Seems like it’s storing it as float32 instead of float16.
I loaded in a 1.6GB model in float16 format. The weights in the asset folder say 3.3GB.
Seems like it’s storing it as float32 instead of float16.
Correct, fp16 is not supported atm.
Only fp32 inference and storage.
Not supporting fp16 would be a deal breaker to me personally. fp32 takes twice the amount of space and is slower on some GPUs.
My practical example would be running stable diffusion. Overall this would be about 5GB in float32 format and 2.5GB in float16 format. While most people have 4GB VRAM, so you can see why this would be important.

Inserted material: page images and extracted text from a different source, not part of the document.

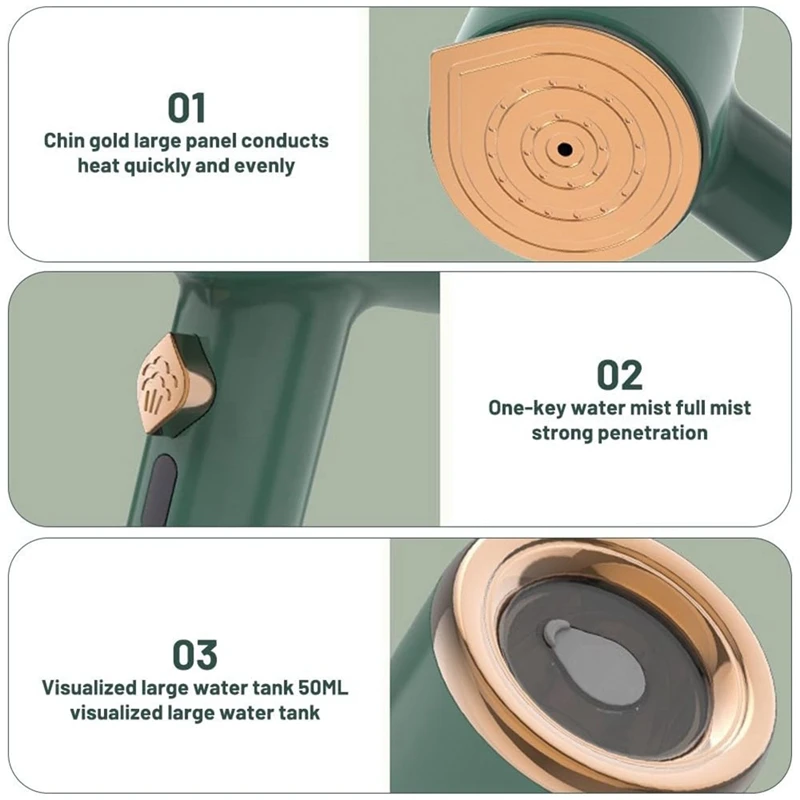 01
Chin gold large panel conducts heat quickly and evenly

02
One-key water mist full mist strong penetration

03
Visualized large water tank 50ML visualized large water tank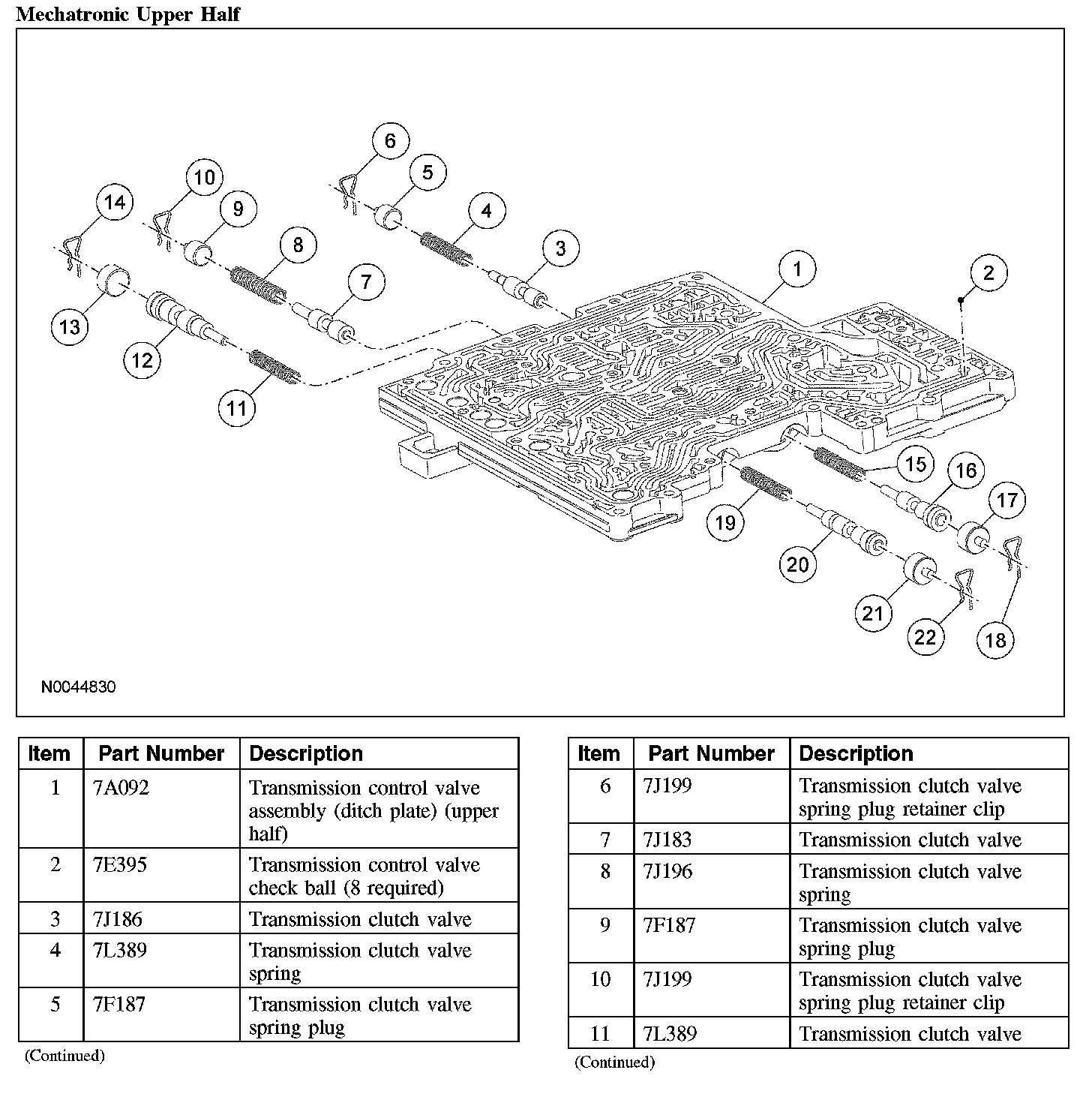 Mechatronic Upper Half

6
10
5
14
9
4
8
3
7
1
2
13
12
11
15
16
17
19
20
21
22
18

N0044830

| Item | Part Number | Description |
|---|---|---|
| 1 | 7A092 | Transmission control valve assembly (ditch plate) (upper half) |
| 2 | 7E395 | Transmission control valve check ball (8 required) |
| 3 | 7J186 | Transmission clutch valve |
| 4 | 7L389 | Transmission clutch valve spring |
| 5 | 7F187 | Transmission clutch valve spring plug |

(Continued)

| Item | Part Number | Description |
|---|---|---|
| 6 | 7J199 | Transmission clutch valve spring plug retainer clip |
| 7 | 7J183 | Transmission clutch valve |
| 8 | 7J196 | Transmission clutch valve spring |
| 9 | 7F187 | Transmission clutch valve spring plug |
| 10 | 7J199 | Transmission clutch valve spring plug retainer clip |
| 11 | 7L389 | Transmission clutch valve |

(Continued)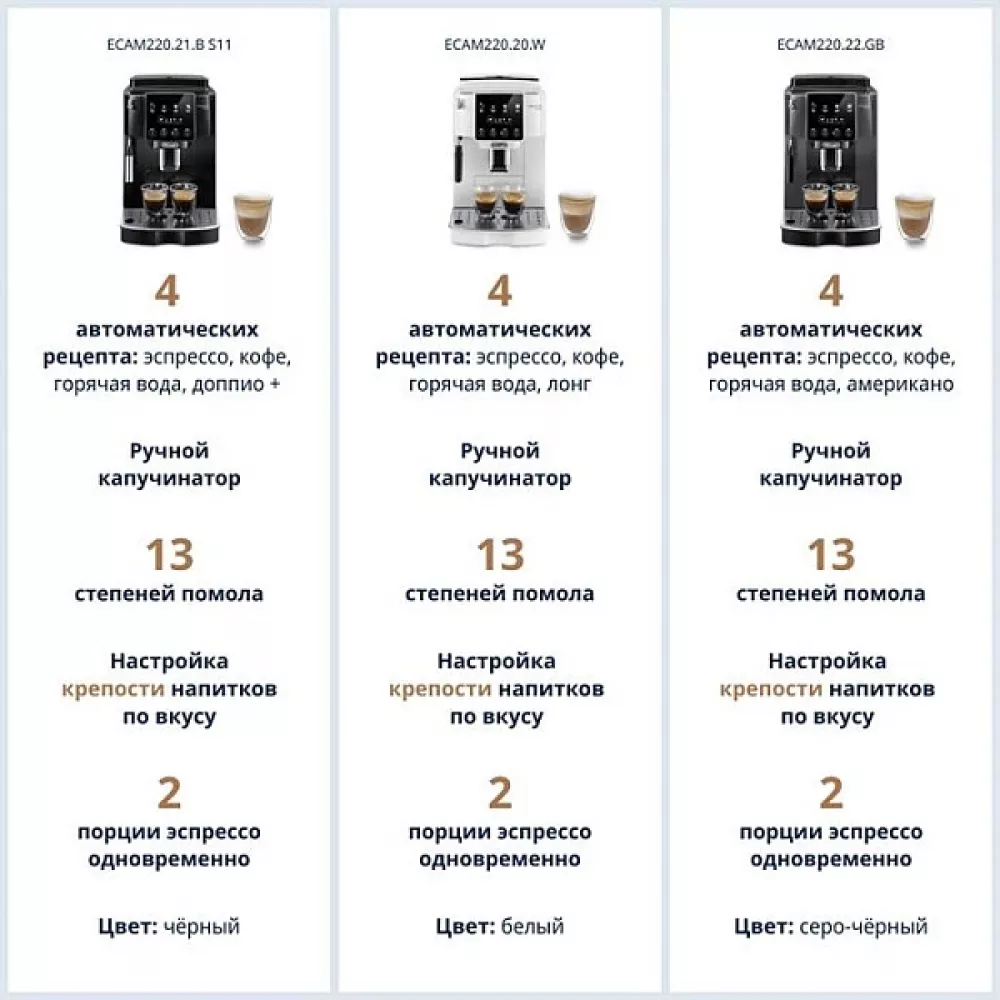 ECAM220.21.B S11

4

автоматических рецепта: эспрессо, кофе, горячая вода, доппио +

Ручной капучинатор

13

степеней помола

Настройка крепости напитков по вкусу

2

порции эспрессо одновременно

Цвет: чёрный

ECAM220.20.W

4

автоматических рецепта: эспрессо, кофе, горячая вода, лонг

Ручной капучинатор

13

степеней помола

Настройка крепости напитков по вкусу

2

порции эспрессо одновременно

Цвет: белый

ECAM220.22.GB

4

автоматических рецепта: эспрессо, кофе, горячая вода, американо

Ручной капучинатор

13

степеней помола

Настройка крепости напитков по вкусу

2

порции эспрессо одновременно

Цвет: серо-чёрный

I see this is a bit of a “catch-22” since float16 will run very slow on CPU. But honestly people without a GPU (which all run float16) aren’t going to be able to run neural networks at a good enough speed anyway.

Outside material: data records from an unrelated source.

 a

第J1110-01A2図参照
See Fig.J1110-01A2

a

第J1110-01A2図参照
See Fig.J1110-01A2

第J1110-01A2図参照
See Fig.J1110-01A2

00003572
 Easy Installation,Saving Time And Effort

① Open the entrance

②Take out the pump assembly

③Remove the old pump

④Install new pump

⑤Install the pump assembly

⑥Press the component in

Actually for large language models, an even better storage solution is uint8. Which takes 25% of the storage space. These can be dequantized and run as either float16 or float32 with barely any degradation. Or run directly on the GPU as uint8 which can be slower as the dequantization is done during inference time.
Adding some caveat that we do not load all weights on GPU all the time.
VRAM usage is equal to the largest concurrent tensors more or less. So not nearly as much as 5GB usage.
Going fp16 will save you some VRAM, but probably not a considerable amount. You’d save on disk space that’s for sure.
In so far as perf expect roughly a 10/20% speedup.
uint8 math would be better in all regards, but we haven’t seen many models that work in that mode.
FYI, fp16 is not out of consideration, we might add it in a future release if there is large enough demand for it.
Hey all, just wanted to let you know that we are working on a fix for this, known as issue 29. Stay tuned.